Service Orientation and Approach. Our approach to working with clients and patients is primarily educational and focused on problem solving with psychotherapy and counseling to support specific problems. Therapy and counseling services are intensive and can result in significant stress as you will be asked to change your behavior. We provide information, recommendations and therapeutic environment intended to give our clients meaningful choices.
Methods. Services provided include individual, group, family, couples, marital, crisis and education. The focus of services are primarily educational and interpersonal with some interpretation directed to providing insight. Cognitive, behavioral, interpersonal and humanistic methods are used to guide services. The primary focus is on education and problem solving that leads to actions. We do not use psychoanalytic or psychodynamic approaches.
Unique Approaches. Family and individual services are provided when appropriate on weekends or after hours. Our practice is primarily educational and may be active with patients in a natural environment. For instance, it might be more effective to leave the office in order to face a fear of crowds. It may become necessary or helpful for us attend an Alcoholic's Anonymous meeting with a patient. In some cases we may take patients or groups of patients on walks, go camping, work with them in community service projects, share a meal in his office or invite patients to social events. These activities would only be offered as a means to support consultation, treatment and evaluation goals. All treatment and supportive services are optional. Patients are not required to participate in treatment.
Electronic Transmissions. Your provider may rely on e-mail to keep in touch with you. We believe private (not an employer's) e-mail system is at least as secure as regular mail or the telephone. However, it is harder to tell if an e-mail has been opened. Be cautious, in some cases an employer can monitor, keep copies and open your e-mail. Patients and clients may complete and submit their history and biographical information on-line. This submission method is at least as secure as mail. All electronic records are purged from servers and computers. Hard copies are placed in patient files. As an alternative, you may print any intake forms available on-line and complete it using a pen and mail it, it or bring it to your first appointment. You are not required to use e-mail or complete historical information on-line.
Risk of Life Changes. Therapy, counseling, crisis intervention, consultation and education services may have a profound impact. Our work is very intensive and can be stressful. We will give you the option to proceed slowly or at a more rapid pace. In most cases, there is improvement without unexpected problems. However, it is possible that there may be no change, problems or a disruptive change. For example, couples in conflict may decide to divorce. Children may become resistant to changes that you are making in your approach to parenting. Unexpected changes or results sometimes occur and cannot be predicted.
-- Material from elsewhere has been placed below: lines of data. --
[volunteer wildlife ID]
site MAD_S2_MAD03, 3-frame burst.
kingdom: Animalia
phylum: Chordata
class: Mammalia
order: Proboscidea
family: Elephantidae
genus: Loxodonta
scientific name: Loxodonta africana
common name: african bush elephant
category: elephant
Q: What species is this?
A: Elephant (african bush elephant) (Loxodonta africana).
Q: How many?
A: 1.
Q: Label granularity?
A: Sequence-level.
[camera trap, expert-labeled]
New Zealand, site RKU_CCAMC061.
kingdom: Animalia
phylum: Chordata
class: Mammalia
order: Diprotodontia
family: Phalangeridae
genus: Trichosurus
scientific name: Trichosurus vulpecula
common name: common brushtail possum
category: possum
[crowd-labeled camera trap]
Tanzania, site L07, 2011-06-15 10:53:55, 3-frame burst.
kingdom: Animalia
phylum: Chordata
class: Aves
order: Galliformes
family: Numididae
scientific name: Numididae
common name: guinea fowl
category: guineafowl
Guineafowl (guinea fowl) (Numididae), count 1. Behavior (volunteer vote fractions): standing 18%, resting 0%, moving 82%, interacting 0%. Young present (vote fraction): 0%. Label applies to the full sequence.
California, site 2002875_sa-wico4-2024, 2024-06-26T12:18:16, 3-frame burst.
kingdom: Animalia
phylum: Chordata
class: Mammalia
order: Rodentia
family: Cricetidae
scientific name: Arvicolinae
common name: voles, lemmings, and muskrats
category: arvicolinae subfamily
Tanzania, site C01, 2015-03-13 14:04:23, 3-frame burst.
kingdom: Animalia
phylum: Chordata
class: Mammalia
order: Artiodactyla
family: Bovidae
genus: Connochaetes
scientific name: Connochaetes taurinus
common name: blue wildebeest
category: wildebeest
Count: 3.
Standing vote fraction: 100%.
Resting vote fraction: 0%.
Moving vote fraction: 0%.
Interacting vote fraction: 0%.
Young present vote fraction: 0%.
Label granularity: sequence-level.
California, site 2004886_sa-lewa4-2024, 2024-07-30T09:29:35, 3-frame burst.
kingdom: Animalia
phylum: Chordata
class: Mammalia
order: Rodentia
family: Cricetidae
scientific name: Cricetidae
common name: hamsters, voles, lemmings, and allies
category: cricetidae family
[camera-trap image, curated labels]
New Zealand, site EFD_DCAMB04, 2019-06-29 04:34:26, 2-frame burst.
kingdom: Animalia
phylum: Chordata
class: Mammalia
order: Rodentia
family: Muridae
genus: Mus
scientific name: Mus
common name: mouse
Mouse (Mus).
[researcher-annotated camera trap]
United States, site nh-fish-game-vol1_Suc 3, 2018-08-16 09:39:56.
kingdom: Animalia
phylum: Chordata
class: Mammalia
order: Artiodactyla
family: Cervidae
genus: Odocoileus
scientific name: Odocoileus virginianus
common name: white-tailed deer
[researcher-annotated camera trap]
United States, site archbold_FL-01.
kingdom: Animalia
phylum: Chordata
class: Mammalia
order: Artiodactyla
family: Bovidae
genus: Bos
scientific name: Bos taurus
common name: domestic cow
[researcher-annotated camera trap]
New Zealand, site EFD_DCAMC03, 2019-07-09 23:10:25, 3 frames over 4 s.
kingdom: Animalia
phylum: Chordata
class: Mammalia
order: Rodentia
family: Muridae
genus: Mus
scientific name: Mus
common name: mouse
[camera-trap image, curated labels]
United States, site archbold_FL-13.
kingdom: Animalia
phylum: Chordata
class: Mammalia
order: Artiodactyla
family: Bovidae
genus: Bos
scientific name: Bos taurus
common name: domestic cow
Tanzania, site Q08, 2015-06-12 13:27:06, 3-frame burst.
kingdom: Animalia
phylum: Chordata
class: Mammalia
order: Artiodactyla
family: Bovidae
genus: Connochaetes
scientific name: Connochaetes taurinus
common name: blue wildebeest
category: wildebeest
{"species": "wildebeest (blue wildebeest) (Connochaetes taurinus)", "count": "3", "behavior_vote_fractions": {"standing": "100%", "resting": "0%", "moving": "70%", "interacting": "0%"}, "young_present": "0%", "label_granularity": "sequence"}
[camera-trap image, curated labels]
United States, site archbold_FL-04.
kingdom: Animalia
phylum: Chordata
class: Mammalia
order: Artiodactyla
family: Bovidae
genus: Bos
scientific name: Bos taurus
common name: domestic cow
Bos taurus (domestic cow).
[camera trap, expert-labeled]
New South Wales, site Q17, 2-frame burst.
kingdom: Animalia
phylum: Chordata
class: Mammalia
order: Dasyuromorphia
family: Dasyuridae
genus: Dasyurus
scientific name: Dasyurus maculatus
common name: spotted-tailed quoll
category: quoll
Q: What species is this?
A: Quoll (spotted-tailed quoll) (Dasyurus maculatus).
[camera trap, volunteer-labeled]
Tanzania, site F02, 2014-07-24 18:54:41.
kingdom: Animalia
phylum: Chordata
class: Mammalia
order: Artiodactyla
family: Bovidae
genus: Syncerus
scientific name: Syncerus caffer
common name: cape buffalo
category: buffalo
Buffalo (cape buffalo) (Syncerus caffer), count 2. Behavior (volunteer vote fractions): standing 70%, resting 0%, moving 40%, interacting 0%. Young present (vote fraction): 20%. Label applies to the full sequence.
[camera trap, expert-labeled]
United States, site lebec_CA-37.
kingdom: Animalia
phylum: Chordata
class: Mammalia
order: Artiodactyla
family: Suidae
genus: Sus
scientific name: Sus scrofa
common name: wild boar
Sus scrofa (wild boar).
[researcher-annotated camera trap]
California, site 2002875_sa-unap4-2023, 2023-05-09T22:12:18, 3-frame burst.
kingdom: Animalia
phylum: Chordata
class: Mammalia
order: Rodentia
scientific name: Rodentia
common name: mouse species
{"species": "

Consent of Minors. We do not offer or provide services to minors without the permission of both parents, court or the legal guardian. Minors who are 14 or older can seek treatment without parental consent. It is our policy to work with children only when the parents are involved. We will not work with minors who object to our work with their parents as well. Patients under 14 years of age who are not emancipated and their parents should be aware that the law may allow parents to examine their child’s treatment records. Because privacy in psychotherapy is often crucial to successful progress, particularly with teenagers, for children between 14 and 18, it is sometimes our policy to request an agreement from parents that they consent to give up their access to their child’s records. If they agree, during treatment, we will provide them only with general information about the progress of the child’s treatment, and his/her attendance at scheduled sessions. We will also provide parents with a summary of their child’s treatment when it is complete. Any other communication will require the child’s authorization, unless we feel that the child is in danger or is a danger to someone else, in which case, we will notify the parents of his concern. Before giving parents any information, we will discuss the matter with the child, if possible, and do his best to handle any objections he/she may have.
Legal Issues. We will not provide legal advice or forensic services as part of treatment. We may bring up issues for you consider, but we recommend you seek legal opinions. Without mutual agreement, and a contract for services, we generally do not provide assessments or recommendations in support of legal actions such as child custody, competency evaluations, law suites or criminal charges. Please notify your us immediately if you are involved or may become involved in a legal or criminal matter.
Contacting Your Provider. Due to our work schedule, we may
not immediately available by telephone. While we are usually in our
office between 8 AM and 5 PM, we probably will not answer the phone
when we are with a patient. When we are not unavailable, our telephone is
answered by an answering machine that we monitor frequently. We will
make every effort to return your call on the same day you make it.
If you are difficult to reach, please inform us of some times when
you will be available. If you are unable to reach us and feel that you
can’t wait for us to return your call, contact your family physician
or the nearest emergency room and ask for the for assistance
regarding a mental health emergency. If we are unavailable
for an extended time, we will provide current client with the name of a
colleague to contact, if necessary.
Confidentiality Confidentiality is a legal protection and assurance of your right to
privacy to the fullest extent allowable Federal and Oregon State
statutes. Psychotherapy, counseling, assessment and associated services
that are related to diagnosis, evaluation and treatment services
provided by licensed professionals are confidential and protected in
accordance with state law pertaining to that license. This means that
the patient has legal rights and effective steps he or she can take to
keep their records and treatment relationship private. Confidentiality
does not apply if you are not our client or patient.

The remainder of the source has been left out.